THE PROBLEM —
Working from the line that contains "What distance must" down to the last line below, repeat each line exactly.

[Spatial reasoning records]
<<<<
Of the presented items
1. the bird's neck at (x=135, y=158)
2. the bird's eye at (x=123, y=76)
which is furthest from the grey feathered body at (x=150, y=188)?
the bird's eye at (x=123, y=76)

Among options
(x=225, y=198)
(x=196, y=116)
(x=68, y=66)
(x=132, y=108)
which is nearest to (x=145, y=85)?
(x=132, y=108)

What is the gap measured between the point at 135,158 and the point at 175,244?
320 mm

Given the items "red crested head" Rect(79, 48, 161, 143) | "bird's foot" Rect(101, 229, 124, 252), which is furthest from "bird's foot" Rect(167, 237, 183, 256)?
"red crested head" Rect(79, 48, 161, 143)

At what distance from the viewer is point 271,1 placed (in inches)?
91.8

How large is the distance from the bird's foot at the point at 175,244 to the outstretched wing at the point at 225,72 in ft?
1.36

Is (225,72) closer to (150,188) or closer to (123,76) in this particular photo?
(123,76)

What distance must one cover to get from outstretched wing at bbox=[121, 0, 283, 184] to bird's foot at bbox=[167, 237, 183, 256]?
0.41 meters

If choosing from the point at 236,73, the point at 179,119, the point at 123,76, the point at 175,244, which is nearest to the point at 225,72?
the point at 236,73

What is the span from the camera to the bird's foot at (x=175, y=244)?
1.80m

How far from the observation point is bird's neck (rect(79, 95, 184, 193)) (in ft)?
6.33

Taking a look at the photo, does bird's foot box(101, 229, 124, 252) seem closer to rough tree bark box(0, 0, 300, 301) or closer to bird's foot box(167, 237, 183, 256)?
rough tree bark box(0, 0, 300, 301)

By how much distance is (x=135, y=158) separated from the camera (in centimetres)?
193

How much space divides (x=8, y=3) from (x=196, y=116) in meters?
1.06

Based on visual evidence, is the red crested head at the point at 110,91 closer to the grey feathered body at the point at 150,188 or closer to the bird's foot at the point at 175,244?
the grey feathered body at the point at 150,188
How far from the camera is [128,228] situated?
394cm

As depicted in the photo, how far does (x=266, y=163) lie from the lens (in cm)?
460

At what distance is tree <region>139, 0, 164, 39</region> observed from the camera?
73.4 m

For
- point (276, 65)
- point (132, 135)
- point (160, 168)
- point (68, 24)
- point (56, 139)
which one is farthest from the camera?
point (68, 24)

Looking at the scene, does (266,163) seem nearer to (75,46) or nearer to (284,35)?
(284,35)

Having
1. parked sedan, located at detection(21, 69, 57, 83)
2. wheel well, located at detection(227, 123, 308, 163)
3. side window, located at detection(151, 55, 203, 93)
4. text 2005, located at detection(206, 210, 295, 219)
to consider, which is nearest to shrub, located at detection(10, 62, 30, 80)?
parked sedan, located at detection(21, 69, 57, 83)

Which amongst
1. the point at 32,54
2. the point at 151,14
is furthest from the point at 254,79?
>>>>
REPLY —
What distance must one cover to get from outstretched wing at bbox=[121, 0, 283, 184] to bird's foot at bbox=[167, 237, 183, 256]?
0.41 meters

If choosing from the point at 236,73, the point at 179,119, the point at 123,76, the point at 175,244, which is nearest to the point at 225,72?
the point at 236,73

What is the span from the camera to the bird's foot at (x=175, y=244)?
1.80m

How far from the observation point is bird's neck (rect(79, 95, 184, 193)) (in ft)?
6.33

Taking a look at the photo, does bird's foot box(101, 229, 124, 252) seem closer to rough tree bark box(0, 0, 300, 301) or closer to bird's foot box(167, 237, 183, 256)?
rough tree bark box(0, 0, 300, 301)

By how much distance is (x=135, y=158) separated from the camera (in centimetres)?
193

How much space divides (x=8, y=3) from (x=196, y=116) in meters?
1.06

Based on visual evidence, is the red crested head at the point at 110,91 closer to the grey feathered body at the point at 150,188 or closer to the bird's foot at the point at 175,244?
the grey feathered body at the point at 150,188
How far from the camera is [128,228] situated?
394cm

As depicted in the photo, how far does (x=266, y=163) lie from the lens (in cm)?
460

At what distance is tree <region>139, 0, 164, 39</region> observed from the camera?
73.4 m

For
- point (276, 65)
- point (132, 135)
- point (160, 168)
- point (68, 24)
- point (56, 139)
which one is farthest from the camera?
point (68, 24)

Looking at the scene, does (266,163) seem nearer to (75,46) or nearer to (284,35)?
(284,35)

Having
1. parked sedan, located at detection(21, 69, 57, 83)
2. wheel well, located at detection(227, 123, 308, 163)
3. side window, located at detection(151, 55, 203, 93)
4. text 2005, located at detection(206, 210, 295, 219)
to consider, which is nearest to shrub, located at detection(10, 62, 30, 80)?
parked sedan, located at detection(21, 69, 57, 83)

Which amongst
1. the point at 32,54
2. the point at 151,14
is furthest from the point at 254,79?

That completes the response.